YOUR TASK – Return every line in the rows below that contains the word "from".

SUPPLIED RECORDS –
* Begin *

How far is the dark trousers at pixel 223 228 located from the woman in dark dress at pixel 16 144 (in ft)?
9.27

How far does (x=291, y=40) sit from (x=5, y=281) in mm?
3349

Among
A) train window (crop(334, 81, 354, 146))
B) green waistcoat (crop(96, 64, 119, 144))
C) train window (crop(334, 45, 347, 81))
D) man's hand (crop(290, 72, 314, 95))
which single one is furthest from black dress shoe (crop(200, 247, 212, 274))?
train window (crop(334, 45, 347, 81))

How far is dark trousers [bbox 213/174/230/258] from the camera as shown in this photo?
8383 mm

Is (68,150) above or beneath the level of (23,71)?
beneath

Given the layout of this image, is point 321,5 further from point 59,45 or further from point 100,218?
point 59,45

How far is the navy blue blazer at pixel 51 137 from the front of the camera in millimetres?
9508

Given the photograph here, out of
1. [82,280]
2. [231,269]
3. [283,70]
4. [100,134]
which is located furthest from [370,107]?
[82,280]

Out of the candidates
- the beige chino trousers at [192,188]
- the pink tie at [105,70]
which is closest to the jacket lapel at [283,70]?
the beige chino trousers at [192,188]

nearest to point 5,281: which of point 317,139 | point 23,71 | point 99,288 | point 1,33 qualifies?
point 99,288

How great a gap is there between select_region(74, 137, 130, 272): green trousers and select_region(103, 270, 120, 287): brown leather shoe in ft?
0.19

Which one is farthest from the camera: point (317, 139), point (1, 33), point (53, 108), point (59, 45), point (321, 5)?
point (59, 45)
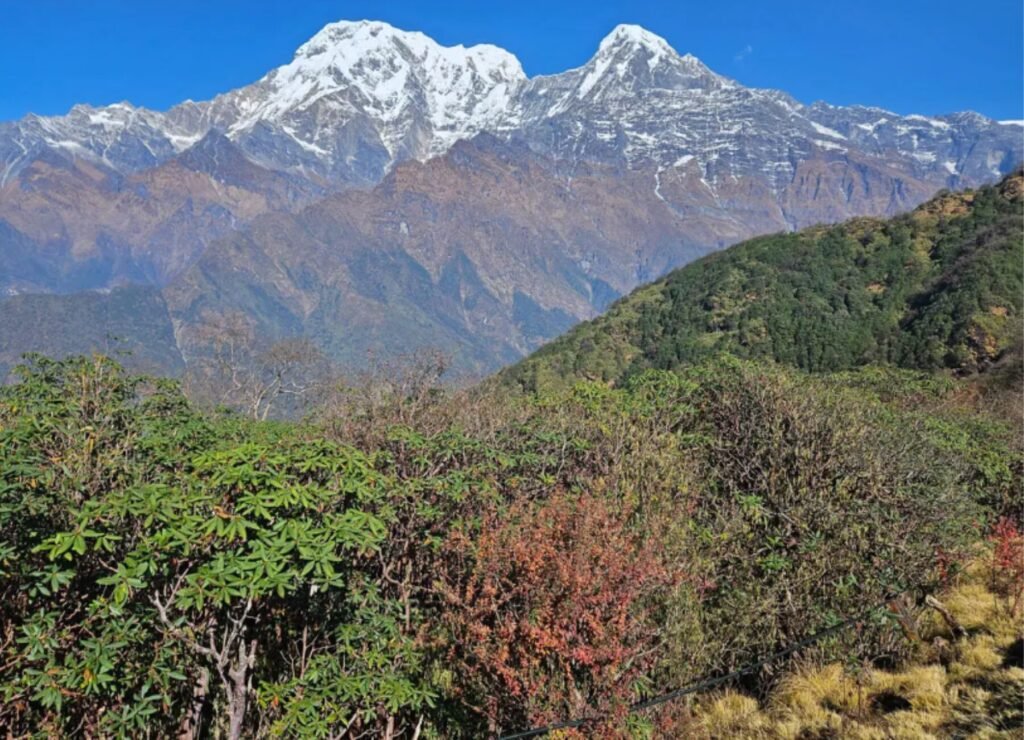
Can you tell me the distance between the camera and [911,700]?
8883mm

* End *
* Begin *

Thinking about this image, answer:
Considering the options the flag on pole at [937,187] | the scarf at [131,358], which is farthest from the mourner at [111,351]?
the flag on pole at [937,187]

* End *

THE ANSWER –
How far is the dark trousers at pixel 223 228 located from the woman in dark dress at pixel 16 144 (in ft)?
How far does (x=291, y=40) sit from (x=5, y=281) in mm?
which single one is furthest from black dress shoe (crop(200, 247, 212, 274))?
How far is dark trousers [bbox 213/174/230/258] from the camera as shown in this photo?
Given the layout of this image, is point 321,5 further from point 59,45 or further from point 100,218?
How far is the navy blue blazer at pixel 51 137 from the front of the camera in millimetres?
which is located furthest from [370,107]?
Which one is farthest from the camera: point (317, 139), point (1, 33), point (53, 108), point (59, 45), point (321, 5)?
Considering the options the flag on pole at [937,187] | the scarf at [131,358], which is farthest from the mourner at [111,351]?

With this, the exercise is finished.